═══ ИСХОДНЫЙ ОТРЫВОК ═══

МЕЖДУ СЛАВИСТИКОЙ И ИУДАИКОЙ. Книга промежуточных итогов - Константин Бондарь 3 стр.


Назначенный после войны начальником лагеря военнопленных, Михаил Бондарь демобилизовался только в 1949-м и тогда же поступил на заочное отделение филологического факультета Харьковского университета по специальности «журналистика», которое окончил ускоренно в 1951-м. То было страшное и противоречивое время. С одной стороны, усиливался идеологический диктат, как раз началась кампания разоблачения «космополитов», и от нее пострадал харьковский литературовед и театральный критик Лев Яковлевич Лившиц, и не только он; в учебные планы был введен курс «Основы сталинского учения о языке». С другой же стороны, студенты были почти сплошь взрослыми серьезными людьми, многие с фронтовым опытом, но и среди преподавателей были вчерашние фронтовики, как Моисей Горациевич Зельдович, Георгий Иванович Шкляревский и другие. По одним и тем же коридорам ходили мои будущие учителя  Ефросинья Фоминична Широкорад, Ксения Сергеевна Осипова. На факультете работали выдающиеся специалисты  Александр Моисеевич Финкель, Николай Михайлович Баженов, Вера Павловна Беседина-Невзорова. Научным руководителем Михаила Бондаря стал Марк Черняков, под руководством которого выпускник защитил дипломную работу «Очерки М. Горького По Союзу Советов». Годы учебы в университете дедушка вспоминал как лучшие в своей жизни. Он был единственным в нашей семье с университетским образованием (бабушка окончила пединститут) и долго еще носил на пиджаке бело-синий университетский значок.

Спустя сорок лет после деда я тоже пришел на филологический факультет. Это уже был другой филфак, но иные из преподавателей той эпохи еще продолжали работать, и своих настоящих учителей я тоже нашел. Мы, филологи, знаем: не только мы храним филологию, но и она нас хранит. Она снабжает нас могучим оружием  учит принимать жизнь не буквально, но отстраненно, «настраивая оптику» всякий раз, когда нужно оценить явление, событие или факт. В этом и был смысл дедовского напутствия в филологию: он умел расширять горизонты.

═══

- _ЗАДАНИЯ_
#1 Ответьте по отрывку о Михаиле Бондаре:
(а) В каком году он демобилизовался?
(б) Как называлась его дипломная работа?
(в) Какое учебное заведение окончила бабушка?
#2 Выпишите из отрывка всё, от слов «Спустя сорок лет» и до слов «умел расширять горизонты.» включительно.
Отвечайте, опираясь только на этот отрывок.

═══ СТРОКИ ДАННЫХ ═══

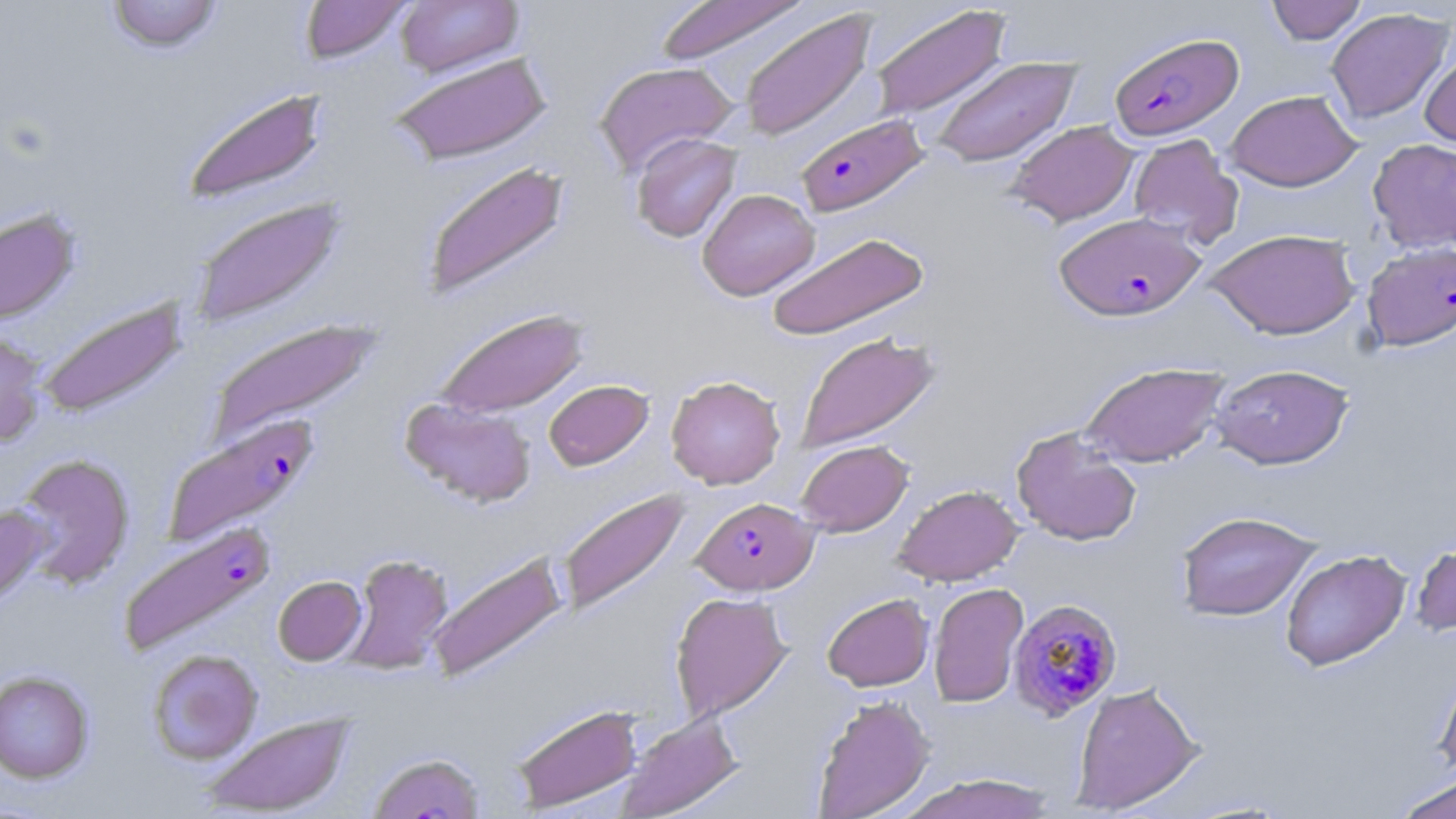

Approximate bounding boxes as named x1/y1/x2/y2 corners in pixels. Plasmodium falciparum-infected red blood cell locations: (x1=1109, y1=31, x2=1243, y2=140), (x1=796, y1=113, x2=930, y2=217), (x1=1054, y1=212, x2=1206, y2=322), (x1=1361, y1=241, x2=1456, y2=351), (x1=162, y1=415, x2=320, y2=545), (x1=692, y1=497, x2=818, y2=595), (x1=119, y1=520, x2=276, y2=655), (x1=1010, y1=598, x2=1124, y2=719). Uninfected red blood cell locations: (x1=106, y1=0, x2=223, y2=53), (x1=299, y1=0, x2=411, y2=62), (x1=395, y1=0, x2=523, y2=77), (x1=655, y1=0, x2=810, y2=67), (x1=1266, y1=0, x2=1366, y2=45), (x1=869, y1=4, x2=1012, y2=121), (x1=738, y1=7, x2=877, y2=142), (x1=1325, y1=8, x2=1453, y2=124), (x1=1420, y1=48, x2=1456, y2=152), (x1=389, y1=52, x2=554, y2=166), (x1=930, y1=56, x2=1081, y2=168), (x1=594, y1=61, x2=739, y2=175), (x1=182, y1=87, x2=329, y2=205), (x1=1225, y1=90, x2=1361, y2=191), (x1=1006, y1=120, x2=1138, y2=225), (x1=631, y1=132, x2=742, y2=243), (x1=1128, y1=134, x2=1242, y2=248), (x1=1368, y1=138, x2=1456, y2=252), (x1=421, y1=160, x2=572, y2=301), (x1=697, y1=188, x2=820, y2=300), (x1=190, y1=196, x2=347, y2=329), (x1=0, y1=209, x2=80, y2=326), (x1=1206, y1=228, x2=1360, y2=339), (x1=766, y1=231, x2=930, y2=342), (x1=37, y1=295, x2=188, y2=419), (x1=433, y1=308, x2=590, y2=419), (x1=207, y1=317, x2=382, y2=442), (x1=0, y1=329, x2=48, y2=447), (x1=794, y1=332, x2=941, y2=454), (x1=1080, y1=362, x2=1229, y2=467), (x1=1210, y1=363, x2=1354, y2=469), (x1=666, y1=375, x2=785, y2=489), (x1=543, y1=379, x2=653, y2=470), (x1=399, y1=397, x2=537, y2=508), (x1=1011, y1=427, x2=1142, y2=546), (x1=795, y1=440, x2=913, y2=536), (x1=14, y1=453, x2=136, y2=589), (x1=893, y1=484, x2=1023, y2=586), (x1=558, y1=489, x2=690, y2=616), (x1=0, y1=503, x2=51, y2=609), (x1=1176, y1=511, x2=1321, y2=621), (x1=1410, y1=537, x2=1456, y2=637), (x1=1280, y1=549, x2=1410, y2=671), (x1=426, y1=551, x2=568, y2=684), (x1=343, y1=553, x2=454, y2=674), (x1=273, y1=575, x2=366, y2=665), (x1=928, y1=582, x2=1029, y2=708), (x1=669, y1=591, x2=793, y2=722), (x1=822, y1=593, x2=934, y2=691), (x1=147, y1=648, x2=263, y2=764), (x1=1434, y1=663, x2=1456, y2=783), (x1=0, y1=670, x2=95, y2=783), (x1=1071, y1=681, x2=1204, y2=815), (x1=812, y1=694, x2=935, y2=819), (x1=510, y1=704, x2=643, y2=812), (x1=201, y1=712, x2=356, y2=816), (x1=615, y1=712, x2=744, y2=819), (x1=367, y1=751, x2=486, y2=819), (x1=897, y1=773, x2=1059, y2=818), (x1=1391, y1=773, x2=1456, y2=819). Slide-level diagnosis: Plasmodium falciparum. Thin blood film. 1000x magnification. Image is 1456×819 pixels. May-Grünwald-Giemsa-stained preparation. Single field of view. Light microscopy.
Classify this cell by malaria status.
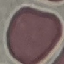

═══

- _ОТВЕТЫ_
#1
(а) В 1949 году.
(б) «Очерки М. Горького По Союзу Советов».
(в) Пединститут.

#2
Спустя сорок лет после деда я тоже пришел на филологический факультет. Это уже был другой филфак, но иные из преподавателей той эпохи еще продолжали работать, и своих настоящих учителей я тоже нашел. Мы, филологи, знаем: не только мы храним филологию, но и она нас хранит. Она снабжает нас могучим оружием  учит принимать жизнь не буквально, но отстраненно, «настраивая оптику» всякий раз, когда нужно оценить явление, событие или факт. В этом и был смысл дедовского напутствия в филологию: он умел расширять горизонты.